Re: SELinux namespaces re-base

Stephen Smalley <stephen.smalley.work@xxxxxxxxx> · Mon, 7 Oct 2024 16:01:46 -0400

On Thu, Oct 3, 2024 at 4:11 PM Stephen Smalley
<stephen.smalley.work@xxxxxxxxx> wrote:
>
> On Thu, Oct 3, 2024 at 2:29 PM Stephen Smalley
> <stephen.smalley.work@xxxxxxxxx> wrote:
> >
> > On Thu, Oct 3, 2024 at 1:04 PM Stephen Smalley
> > <stephen.smalley.work@xxxxxxxxx> wrote:
> > > Based on our discussion at the last project meeting, I removed the
> > > requirement to unshare the network namespace when unsharing the
> > > SELinux namespace by adding a check in selnl_notify() to only send the
> > > SELinux netlink notifications to the init network namespace if the
> > > triggering process is in the init SELinux namespace. Hence, the
> > > creator of a child SELinux namespace can either choose to unshare the
> > > network namespace if they want to receive such netlink notifications
> > > (in which case they will be sent to that child network namespace
> > > only), or they can just use the SELinux status page exported by
> > > /sys/fs/selinux/status, which is the default in libselinux for kernels
> > > that support it.

* * * * *

Activity ::
According to the SELinux namespaces message, why is unsharing the network namespace no longer required when unsharing the SELinux namespace? Answer in one to three sentences. Base your work solely on the SELinux namespaces message.

Data segment ::
* * * * *

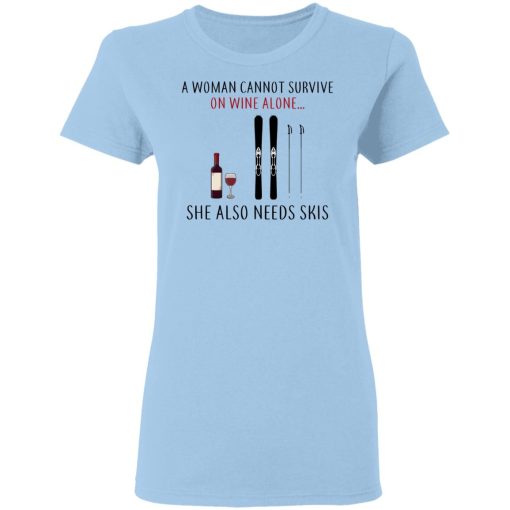 A Woman Cannot Survive On Wine Alone She Also Needs Skis T-Shirts - Image 4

* * * * *

Problem solution ::
A check was added in selnl_notify() so that SELinux netlink notifications go to the init network namespace only if the triggering process is in the init SELinux namespace. As a result, the creator of a child SELinux namespace can either unshare the network namespace to receive those notifications in that child network namespace only, or use the SELinux status page exported by /sys/fs/selinux/status. That status page is the libselinux default on kernels that support it.